While nine of England's Lions players started their season in the first weekend of September, the majority of Ireland's contingent enjoyed an extra four weeks off. Owen Farrell, the England fly-half, has played 1084 minutes for Saracens this season, more than double the 435 minutes his Irish counterpart Jonathan Sexton has played for Leinster.

On Monday evening it was confirmed that Bath's Anthony Watson, the Lion who has played the most minutes of club rugby this season, will miss the remainder of the campaign with an Achilles injury sustained during the 24-15 defeat to Ireland.

Jones, who is contemplating resting some of his Lions players for the summer tour to South Africa, has claimed that his squad's fitness levels are higher than ever this year according to GPS data. However, England captain Lewis Moody is adamant that it is plan that they look sluggish. "You can have all the stats in the world but sometimes you need to look at the performances subjectively and say they are out on their feet," Moody said. "There was no lack of effort in any of the games that England have played. They were just lacking the same energy, the same zip that they had last year.

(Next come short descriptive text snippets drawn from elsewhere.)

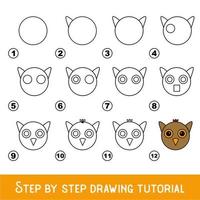 Kid game to develop drawing skill with easy gaming level for preschool kids, drawing educational tutorial for Owl Face. vector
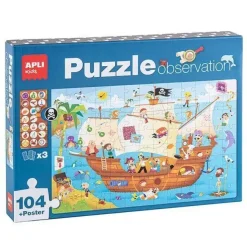 APLI PUZZLE OBSERVACION BARCO PIRATA DE 104 PIEZAS DE 5X5CM - INCLUYE POSTER Y 3 FICHAS - FACIL MANEJO - DESARROLLA HABILIDADES Y AUTOESTIMA - RECOMENDADO PARA NIÑOS A PARTIR DE 5 AÑOS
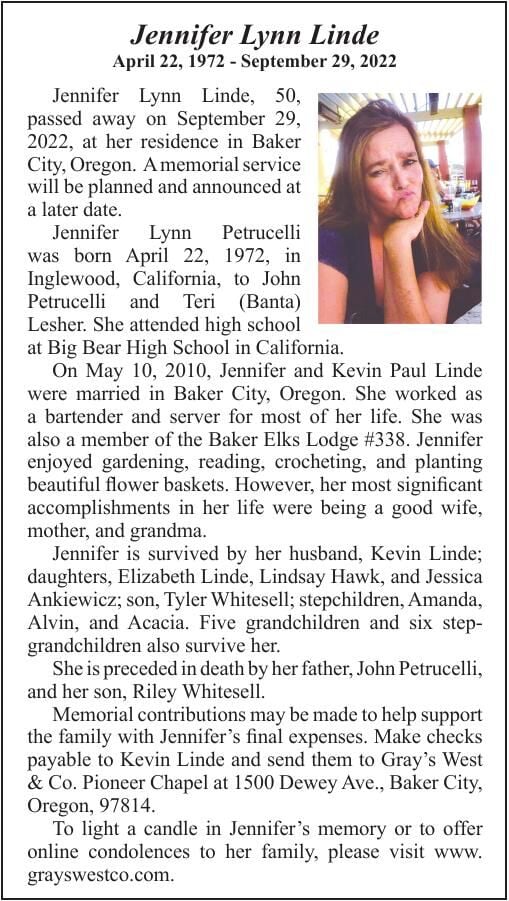 Obituary: Jennifer Linde, 1972-2022 | Obituaries | bakercityherald.com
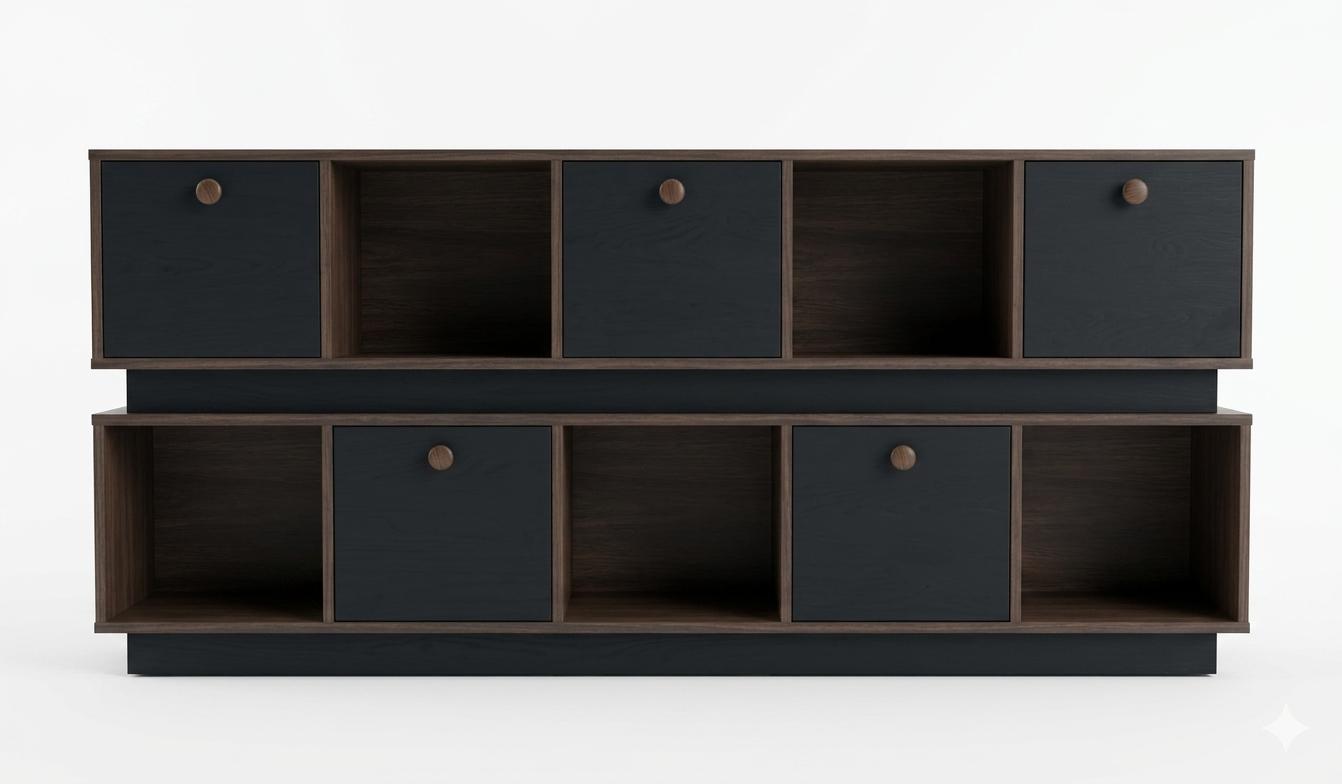 Brauner Schrank für das Arbeitszimmer Büroschrank Holzschrank moderner Stil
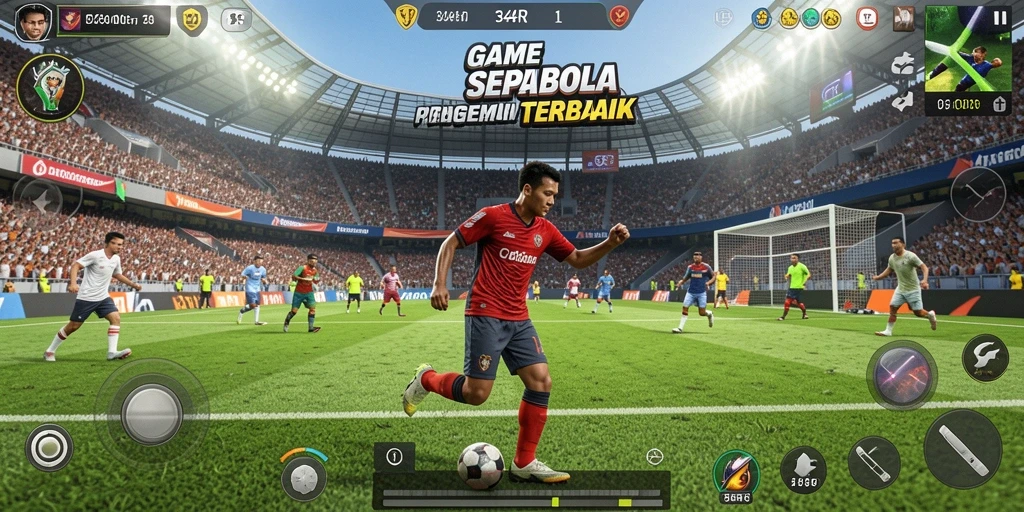Gameplay menarik dari 34R menampilkan aksi sepak bola yang intens.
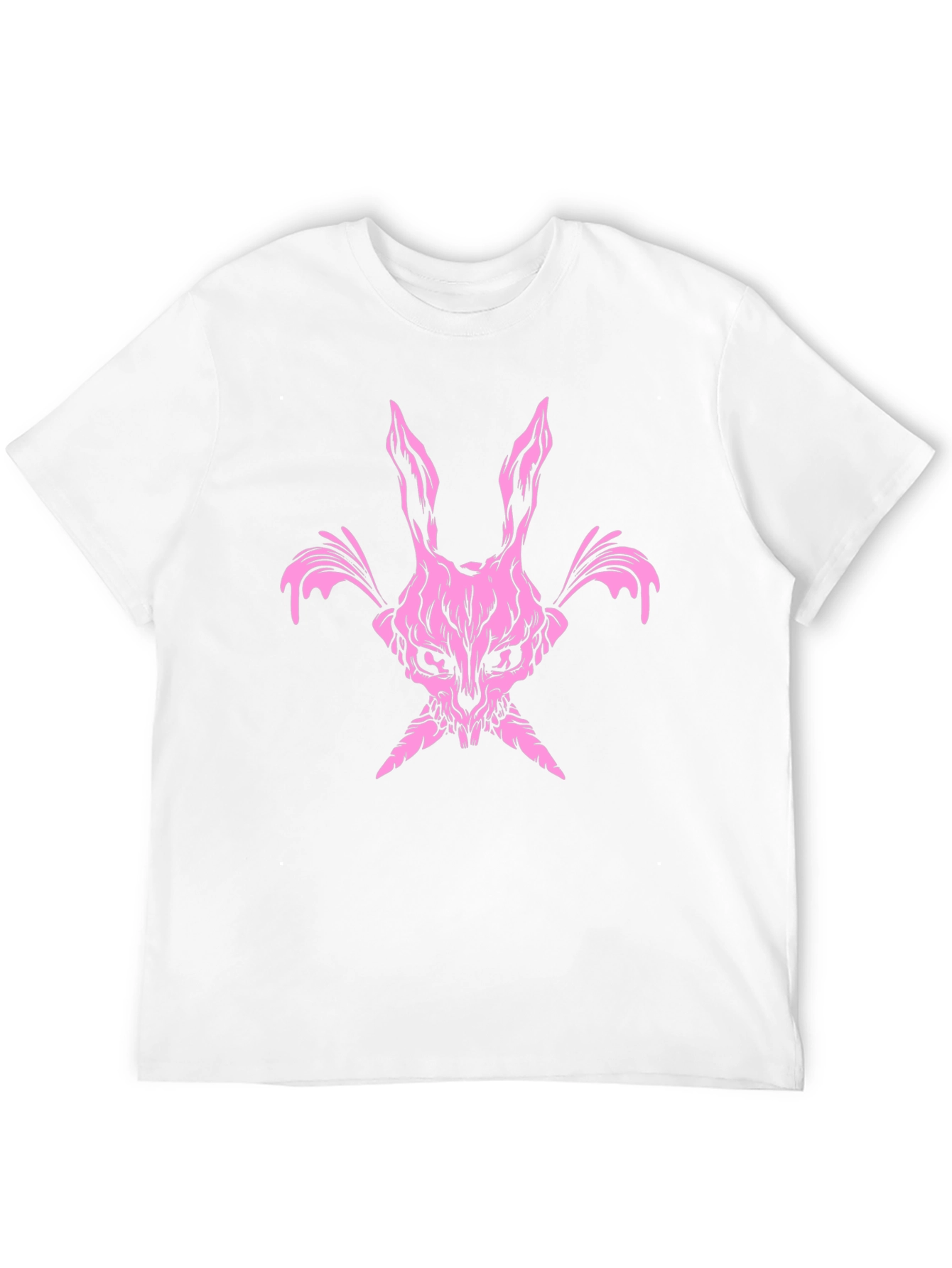 Pink Skull Bunny T-Shirt - Dark Edgy Graphic Tee
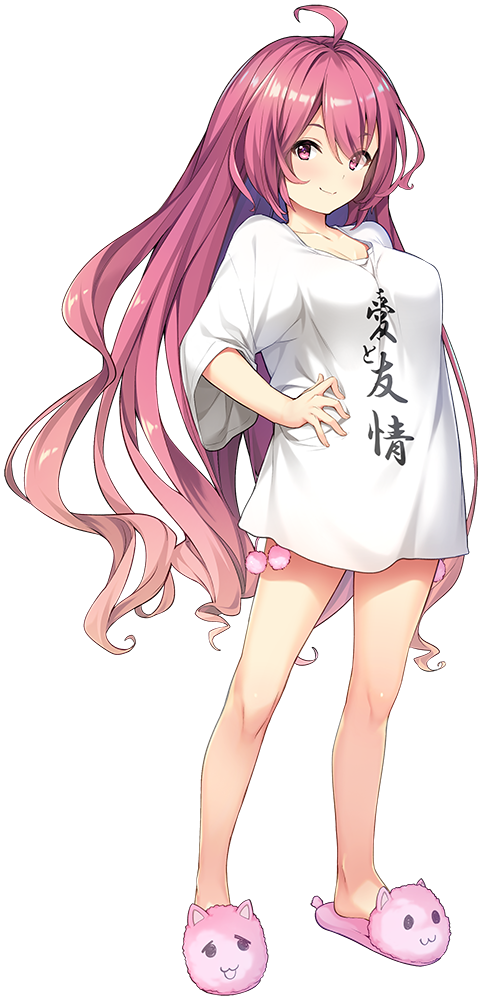 1girl ahoge bangs clothes_writing full_body gradient_hair hand_on_hip hibikino-san-chi_wa_eroge-ya-san! hibikino_yukari long_hair looking_at_viewer loose_clothes loose_shirt multicolored_hair official_art pink_hair purple_hair sawayaka_samehada shirt sleeves_past_elbows slippers smile solo standing transparent_background two-tone_hair very_long_hair violet_eyes white_shirt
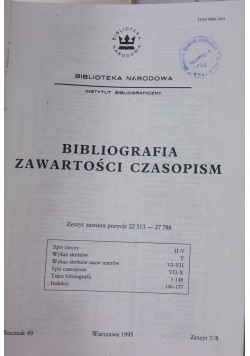 Bibliografia zawartości czasopism Zeszyt Od 7 do 12, 1949 r.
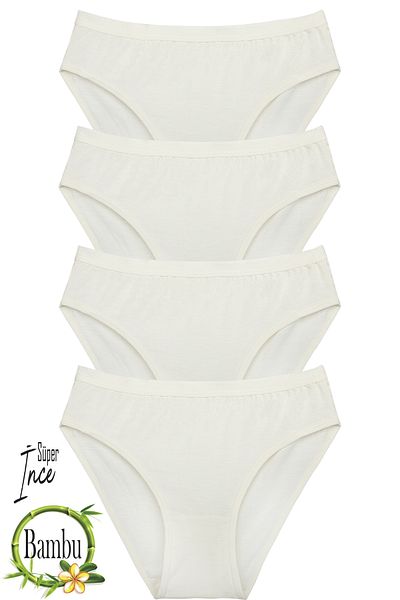 Humaone Συσκευασία με 4 μαλακά εσώρουχα Bamboo Super Thin Ecru Bm-t3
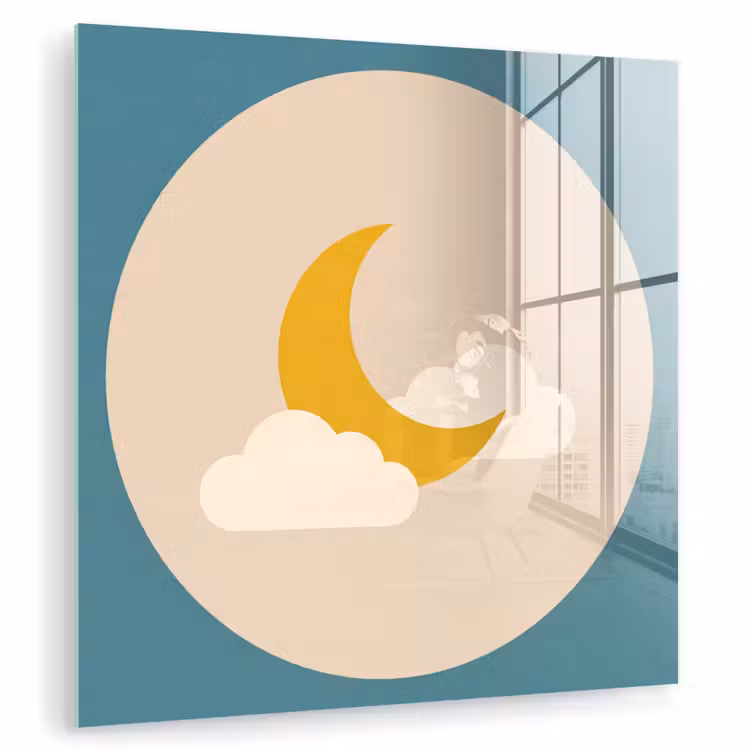 Glass Print - Moon - Clouds - Nature - Abstract - Yellow — 1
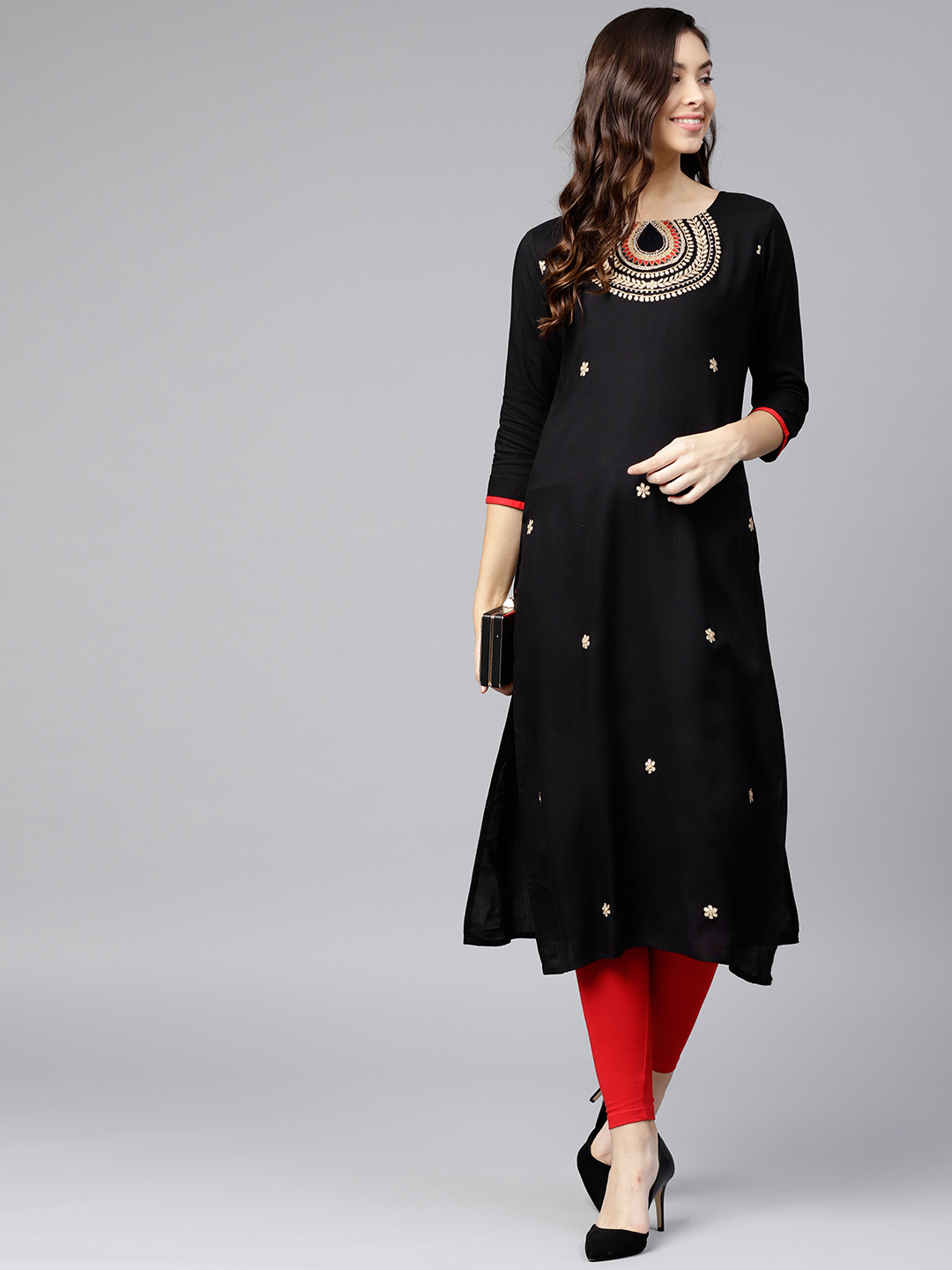 Varanga Black Embroidered Straight Kurta Price in India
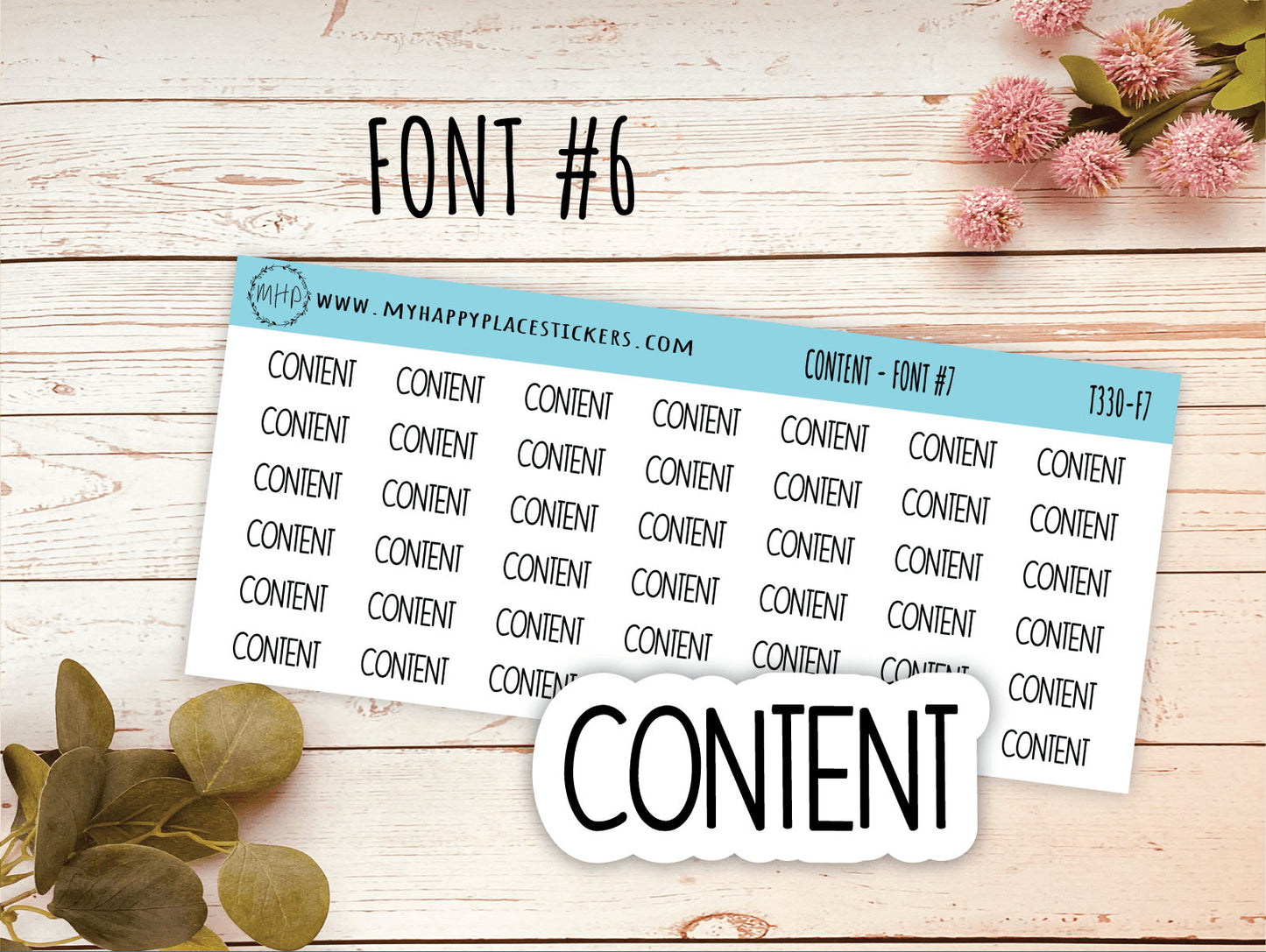 CONTENT Planner stickers. Kiss-cut Stickers for Planners and Bullet Journals || T330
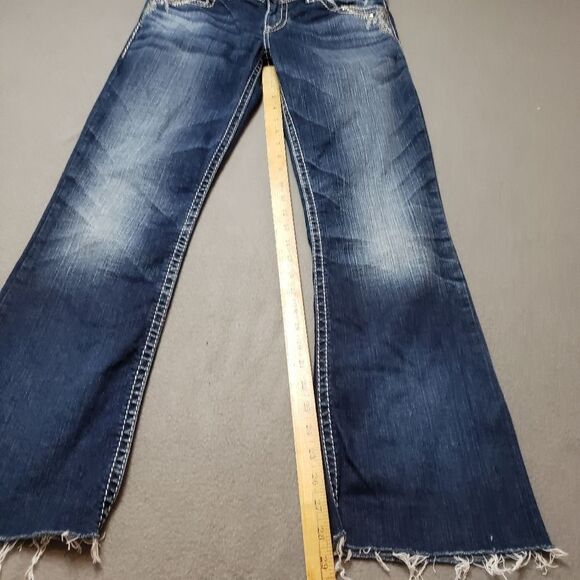 Silver Jeans, Suki Mid Slim Boot Womens bling / embroidery cropped bootcut - Picture 15 of 15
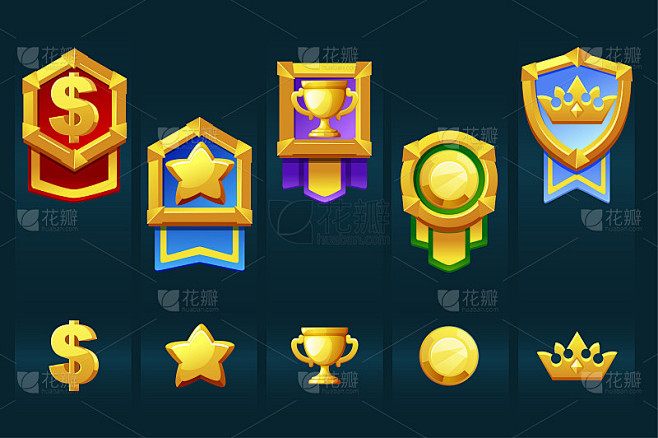 为获胜的ui游戏颁发带有图标的黄金徽章。
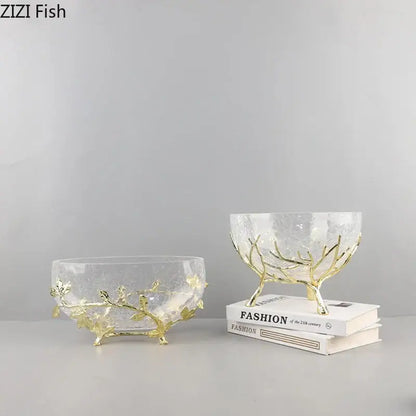 Golden branches crackled glass bowl set kitchen decor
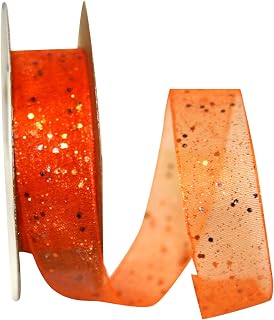 Reliant Ribbon 25740-058-03J Glitter Mono Sheer Ribbon, 5/8 Inch X 25 Yards, Orange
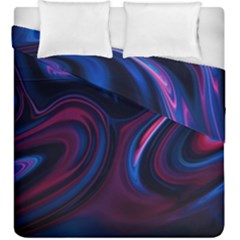 Purple Blue Swirl Abstract Duvet Cover Double Side (king Size)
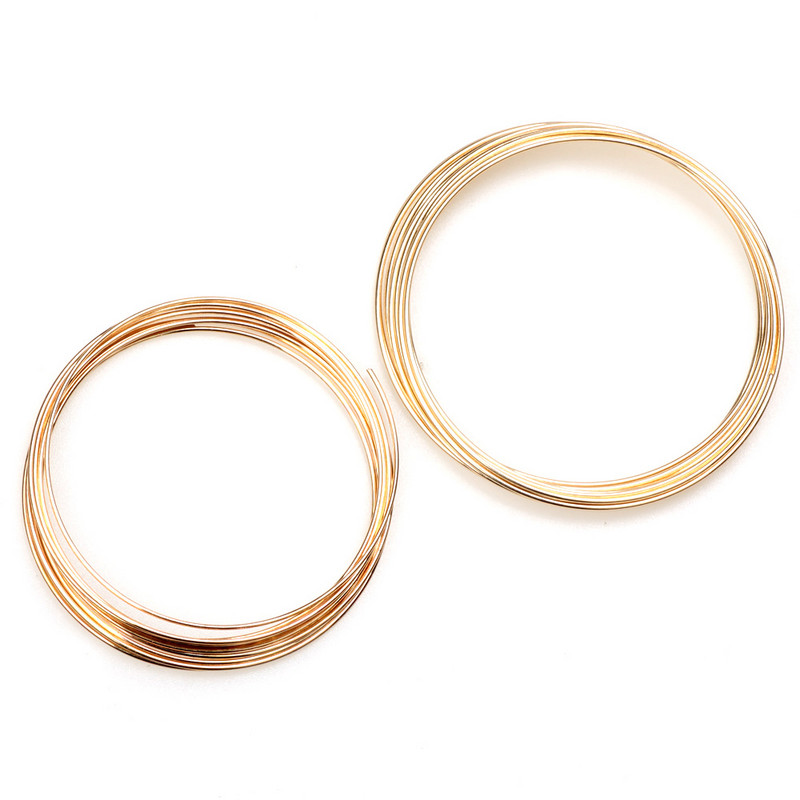 0,8mm 55/60mm Ρόδιο/KC Χρυσό Μνήμη Συρμάτινο Σχοινί Χάντρες από χάλυβα ευρήματα Καρφίτσες Κενά βραχιόλια βραχιόλια Κατασκευή κοσμημάτων DIY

"A Lions tour is a special thing but it takes so much out of you. The last time England lost three in a row in the Six Nations was in 2006 coming after the 2005 tour, which isn't a coincidence."

A similar observation was made by Steve Hansen, the New Zealand head coach, who says there is a clear difference between the energy levels of the English and Irish players. "They (Ireland) have got central contracting which allows them to maybe have a bit more control over playing time and playing welfare than the countries where they don't have that luxury," Hansen told BBC Radio 5 Live's Sportsweek programme.

"You see the result of that. Guys are coming out and even though they've been on the Lions tour, the same tour that the English boys have been on, they've had the opportunity to rest up and be mentally and emotionally and physically able to go out and play good Test rugby."

Both the RFU and Premiership Rugby are adamant that the introduction of central contracts would be a non-starter in the short term. "We are only 18 months into the new eight-year Professional Game Agreement which is a binding partnership between club and country, and is not based on the central contract model," an RFU spokeswoman said.

However, Hopley believes that the discussions need to take place straight away. "We are notoriously bad at waiting for problems to arise rather planning ahead," Hopley said. "English rugby is not just about the English national team. It is not about taking from one part of the game to give to another, but finding a solution that works for everyone.

"You have got an inbuilt paradox where you are trying to get players to peak for nine games in the autumn and Six Nations and then peak for the clubs in between. There is a lot of talk about player welfare but when you speak to the guys on the coalface maybe that is not always a shared view."

Hopley also reiterated his claim that Premiership Rugby’s proposal to extend the domestic season to ten months has failed. "The two-month extension is absolutely dead," Hopley said. "That was always pie in the sky."

Ring-fencing the Premiership does remain an active discussion ahead of the next meeting of the Professional Game Board in April. But even the principle of central contracts is likely to receive a hostile reception from club owners such as Exeter Chiefs chairman Tony Rowe.

"The RFU struggle to find the money to pay for the players they use and abuse once a year anyway," Rowe said. "Central contracts sound great, but you can’t just cherry-pick the best players. If they want to contract our players, they would need to contract all of them so I would like to see where they are going to get money for that from."